Marc Levitt has been interested in trading and building quantitative models since taking graduate level courses in chaos theory at the University of Illinois, but it took him a long time to launch his commodity trading advisor (CTA), Silicon Valley Quantitative Advisors, and an even longer time before focusing on it full-time.
Though he devoted much of his academic effort to applying chaos theory to financial markets, after he earned his doctorate in electrical engineering in 1990, Levitt took a position with Sun Microsystems to learn about business and technology.
"I kept my interest up in financial markets research while working at Sun," Levitt says. He would correspond with hedge funds and CTAs, exchanging system ideas with them while working in Silicon Valley and looking to get more involved in trading.
"Sooner or later I had to decide what to do," Levitt says. "That is when I decided to start High Frequency Finance, my software company, to develop software that could help traders."

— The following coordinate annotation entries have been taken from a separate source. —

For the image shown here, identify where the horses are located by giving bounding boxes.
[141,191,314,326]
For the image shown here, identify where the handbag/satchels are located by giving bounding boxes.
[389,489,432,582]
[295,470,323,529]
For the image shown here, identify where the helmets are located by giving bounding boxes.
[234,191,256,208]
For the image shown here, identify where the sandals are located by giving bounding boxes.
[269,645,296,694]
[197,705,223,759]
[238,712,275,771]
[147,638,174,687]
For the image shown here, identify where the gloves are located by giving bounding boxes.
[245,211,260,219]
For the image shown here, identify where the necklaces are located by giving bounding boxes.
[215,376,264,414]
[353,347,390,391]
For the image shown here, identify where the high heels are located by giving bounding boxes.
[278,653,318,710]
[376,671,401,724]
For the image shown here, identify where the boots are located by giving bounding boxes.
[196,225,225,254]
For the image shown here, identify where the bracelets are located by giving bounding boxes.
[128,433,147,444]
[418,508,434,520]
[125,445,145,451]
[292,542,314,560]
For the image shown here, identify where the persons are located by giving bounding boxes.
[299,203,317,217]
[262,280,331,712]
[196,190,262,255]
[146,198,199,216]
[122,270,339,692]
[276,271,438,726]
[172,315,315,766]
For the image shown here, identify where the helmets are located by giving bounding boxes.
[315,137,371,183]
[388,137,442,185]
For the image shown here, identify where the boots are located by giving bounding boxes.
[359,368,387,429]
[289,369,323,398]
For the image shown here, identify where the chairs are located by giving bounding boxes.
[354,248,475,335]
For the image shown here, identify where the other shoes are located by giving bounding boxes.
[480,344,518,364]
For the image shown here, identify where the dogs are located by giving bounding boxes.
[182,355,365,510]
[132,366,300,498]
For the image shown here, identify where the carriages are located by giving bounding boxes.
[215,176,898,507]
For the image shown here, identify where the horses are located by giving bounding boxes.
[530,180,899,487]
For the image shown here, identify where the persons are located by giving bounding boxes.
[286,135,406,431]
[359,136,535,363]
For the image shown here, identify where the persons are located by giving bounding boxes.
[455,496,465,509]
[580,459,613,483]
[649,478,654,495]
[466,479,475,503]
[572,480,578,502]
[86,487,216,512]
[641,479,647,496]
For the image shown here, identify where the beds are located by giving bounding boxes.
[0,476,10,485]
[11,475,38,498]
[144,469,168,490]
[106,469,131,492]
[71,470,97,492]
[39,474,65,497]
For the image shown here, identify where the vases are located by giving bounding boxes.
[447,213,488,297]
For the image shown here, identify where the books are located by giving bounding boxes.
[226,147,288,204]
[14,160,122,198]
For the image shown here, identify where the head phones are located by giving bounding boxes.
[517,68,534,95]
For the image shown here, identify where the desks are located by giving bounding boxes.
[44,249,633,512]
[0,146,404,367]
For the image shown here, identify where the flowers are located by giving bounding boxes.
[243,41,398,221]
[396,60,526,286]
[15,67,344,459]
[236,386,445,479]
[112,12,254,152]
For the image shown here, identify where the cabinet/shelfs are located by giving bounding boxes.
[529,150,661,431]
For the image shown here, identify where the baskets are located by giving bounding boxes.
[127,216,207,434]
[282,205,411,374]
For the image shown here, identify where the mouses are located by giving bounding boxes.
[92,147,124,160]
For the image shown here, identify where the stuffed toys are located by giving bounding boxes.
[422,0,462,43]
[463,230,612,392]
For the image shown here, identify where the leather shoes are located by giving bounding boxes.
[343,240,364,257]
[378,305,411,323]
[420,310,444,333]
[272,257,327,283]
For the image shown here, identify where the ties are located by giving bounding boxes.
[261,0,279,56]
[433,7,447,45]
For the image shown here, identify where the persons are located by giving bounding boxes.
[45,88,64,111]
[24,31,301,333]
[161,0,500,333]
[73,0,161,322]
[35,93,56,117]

Levitt worked with hedge funds and developing overlays concentrating on forex markets, actually developing his own carry trade benchmark. He left Sun in 1997 to concentrate on his software business, which helped several hedge funds improve their risk-adjusted returns. But, the Russian debt and Long-Term Capital Management crises in 1998 caused business to dry up and Levitt decided to develop his own trading program.
He went back to the semiconductor field during the day and moonlighted developing his CTA that would look at a longer time frame as opposed to his high-frequency research. "That was the time frame that fit my profile, working with daily data. It had nothing to do with those [high-frequency] techniques not being successful; it was just not how I decided to go about building a CTA," Levitt says.
His U.S. Quantitative Program (UQP), which trades 36 U.S. futures markets in every sector except stock indexes, got off to a great start, earning 83.08% in 2000, its first full year of trading. UQP basically takes a medium-term systematic trend-following approach, but Levitt built in some countertrend elements that helped it outperform classic trend followers.